From GG/CinC statement:


> My wife, Sharon, and I were saddened to hear of the death of Bombardier Karl Manning in Afghanistan, who was a member of the 1er Royal 22e Régiment Battle Group, based in Valcartier, Quebec.
> 
> The men and women of the Canadian Forces have earned the respect and admiration of all Canadians for the extraordinary work they do often under very difficult circumstances. But even as we mourn, we know that we will stand united and build a better life for the Afghani people.
> 
> We wish to send our deepest condolences to the family, friends and colleagues of Bombardier Manning who have suffered an unimaginable loss. Our thoughts are with you.



From PM statement:


> “To the family and friends of Bombardier Karl Manning, who died yesterday in Afghanistan, I offer my sincerest condolences. Canada stands behind you in these most trying times.

_THE PROBLEM_
Answer these from the two condolence statements:
1. What battle group was Bombardier Karl Manning a member of?
2. What is the name of the wife mentioned in the GG/CinC statement?
3. According to the PM statement, when did Bombardier Manning die?
The listing that comes next has no connection to the statements above.

_DATA EXTRACT_
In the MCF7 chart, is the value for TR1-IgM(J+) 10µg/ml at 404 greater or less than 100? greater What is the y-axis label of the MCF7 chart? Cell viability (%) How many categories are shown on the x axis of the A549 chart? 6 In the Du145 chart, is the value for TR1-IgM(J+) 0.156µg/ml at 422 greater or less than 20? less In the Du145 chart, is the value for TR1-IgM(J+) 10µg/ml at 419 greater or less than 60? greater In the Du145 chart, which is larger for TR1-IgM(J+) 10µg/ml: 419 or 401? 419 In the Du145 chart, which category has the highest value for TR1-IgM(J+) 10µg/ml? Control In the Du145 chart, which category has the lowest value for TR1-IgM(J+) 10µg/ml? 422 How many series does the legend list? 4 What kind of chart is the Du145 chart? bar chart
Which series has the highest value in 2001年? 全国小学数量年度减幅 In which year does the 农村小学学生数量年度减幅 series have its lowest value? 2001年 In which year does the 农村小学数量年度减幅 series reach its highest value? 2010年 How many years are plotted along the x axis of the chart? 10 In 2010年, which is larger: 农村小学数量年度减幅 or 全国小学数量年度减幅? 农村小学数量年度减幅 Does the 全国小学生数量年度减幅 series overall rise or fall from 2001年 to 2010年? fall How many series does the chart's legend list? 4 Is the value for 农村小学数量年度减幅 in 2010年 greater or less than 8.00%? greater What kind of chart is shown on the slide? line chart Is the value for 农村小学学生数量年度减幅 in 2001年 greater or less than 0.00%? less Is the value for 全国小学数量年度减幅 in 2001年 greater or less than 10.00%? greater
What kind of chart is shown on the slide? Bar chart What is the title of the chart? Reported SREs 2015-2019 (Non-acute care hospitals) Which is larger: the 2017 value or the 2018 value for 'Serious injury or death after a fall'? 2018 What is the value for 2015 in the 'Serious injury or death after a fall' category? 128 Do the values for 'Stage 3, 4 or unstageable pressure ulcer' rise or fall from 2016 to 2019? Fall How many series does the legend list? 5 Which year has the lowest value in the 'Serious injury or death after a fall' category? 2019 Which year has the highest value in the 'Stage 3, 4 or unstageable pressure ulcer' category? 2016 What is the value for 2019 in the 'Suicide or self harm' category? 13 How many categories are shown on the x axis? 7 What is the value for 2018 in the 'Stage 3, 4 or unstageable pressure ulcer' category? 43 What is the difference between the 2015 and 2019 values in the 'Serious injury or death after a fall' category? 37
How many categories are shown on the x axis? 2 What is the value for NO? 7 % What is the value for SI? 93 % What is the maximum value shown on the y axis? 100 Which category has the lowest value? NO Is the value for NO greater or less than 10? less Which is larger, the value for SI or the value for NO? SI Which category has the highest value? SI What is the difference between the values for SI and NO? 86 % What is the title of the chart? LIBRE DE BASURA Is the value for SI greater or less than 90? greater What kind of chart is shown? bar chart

_ANSWER TO THE PROBLEM_
1. The 1er Royal 22e Régiment Battle Group, based in Valcartier, Quebec.
2. Sharon.
3. Yesterday.